- Court: Utah Supreme Court
- Full case name: Kansas City Wholesale Grocery Co. v. Weber Packing Corporation
- Decided: November 17, 1937
- Citations: 93 Utah 414; 73 P.2d 1272

Case history
- Prior actions: Appeal from District Court, Second District, Weber County

Court membership
- Judges sitting: William H. Folland, Ephraim Hanson, James H. Wolfe, Martin M. Larson, David W. Moffat

Case opinions
- Decision by: Folland
- Dissent: Moffat

= Kansas City Wholesale Grocery Co. v. Weber Packing Corp. =

Kansas City Wholesale Grocery Co. v. Weber Packing Corp., 93 Utah 414 (1937), was a case decided by the Supreme Court of Utah where the court modified a contract to avoid an unconscionable result.

==Facts==
On August 4, 1930, and in March, 1931 the Weber Packing Corporation delivered 303 cases of catsup to Kansas City Wholesale Grocery Co at North Ogden, Utah. In September 1931, an inspector from the Federal Food & Drug Administration examined 271, and from 18 cans determined that there was mold filament in 67 per cent, condemning it unfit for consumption. A libel case was prosecuted by the US government against Kansas City Wholesale Grocery in Kansas City leading to the 271 cases of catsup being destroyed by the United States marshal and a fine.

The plaintiff filed a lawsuit against the packing company to recover the amount paid by it for the destroyed catsup, together with interest. The court issued a judgment on a directed verdict for the defendant. Plaintiff challenged the judgement from the district court in Weber County for the defendant to recover the purchase price of catsup for breach of an implied warranty of fitness under the sales contract.

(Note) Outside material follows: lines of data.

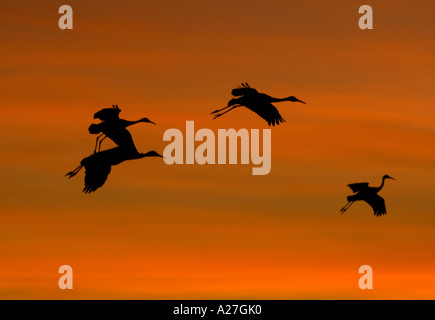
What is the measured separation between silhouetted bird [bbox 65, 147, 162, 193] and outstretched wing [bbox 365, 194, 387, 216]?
5479 millimetres

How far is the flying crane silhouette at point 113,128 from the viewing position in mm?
21188

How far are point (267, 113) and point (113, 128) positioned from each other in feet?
10.4

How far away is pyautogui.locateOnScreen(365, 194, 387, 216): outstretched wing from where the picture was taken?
917 inches

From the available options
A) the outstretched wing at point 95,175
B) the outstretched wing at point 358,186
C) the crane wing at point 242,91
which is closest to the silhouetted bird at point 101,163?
the outstretched wing at point 95,175

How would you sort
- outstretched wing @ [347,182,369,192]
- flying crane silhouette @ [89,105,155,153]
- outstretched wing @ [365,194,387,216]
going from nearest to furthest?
1. flying crane silhouette @ [89,105,155,153]
2. outstretched wing @ [365,194,387,216]
3. outstretched wing @ [347,182,369,192]

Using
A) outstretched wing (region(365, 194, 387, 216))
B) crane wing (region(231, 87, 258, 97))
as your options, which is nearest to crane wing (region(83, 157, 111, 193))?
crane wing (region(231, 87, 258, 97))

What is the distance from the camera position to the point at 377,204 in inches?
923

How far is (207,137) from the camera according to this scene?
22031mm

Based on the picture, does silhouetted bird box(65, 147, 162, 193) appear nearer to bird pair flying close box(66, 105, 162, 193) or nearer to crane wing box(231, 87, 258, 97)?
bird pair flying close box(66, 105, 162, 193)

Defendant argues several points:
1. That plaintiff is not entitled to maintain the action in the state court because they are a Missouri corporation and never qualified in compliance with Utah law to do business in the state.
2. The contract was void since it constituted doing business within the state by a nonconforming foreign corporation.
3. That the transaction did not constitute a shipment in interstate commerce, therefore the operation does not fall within the Federal Food and Drug Act
4. The delivery was made on March 1, 1931, and no claims were made until September 30, 1931, despite the contract containing a clause that all claims must be made within 10 days of receiving the goods
5. The condemnation of the catsup by the government is not binding on defendant because there was no notice of libel, no proof there is a purity standard for catsup from the Department of Agriculture, and no proof of any violation

Plaintiff argues:
1. They were not doing business in Utah, the contract of purchase was made and performed in Utah. But the order of goods and the contract of sale was signed in Kansas City, where it became a binding obligation on both parties
2. Federal law prohibits shipment in interstate commerce of any article or food which is adulterated Food and Drug Act, § 2, Title 21, § 2, U.S.C.
3. The packing corporation knew the catsup was intended for shipment in interstate commerce, placed the goods in the channels of such commerce which falls into the operation of the Federal Food and Drug Act
4. There is an implied warranty on the part of the seller that the food product would be fit for the purpose for which it was sold.
5. The limits for the time for making a claim applies to defects are patent, but not defects that are latent

==Decision==

The court held that a provision limiting time for complaints could not be applied to defects in a shipment of ketchup that could only be discerned through microscopic analysis. This case was cited in the Uniform Commercial Code as an example of the application of the principle of unconscionability. The transaction was shipped in interstate commerce, therefore was subject to Food and Drug Act.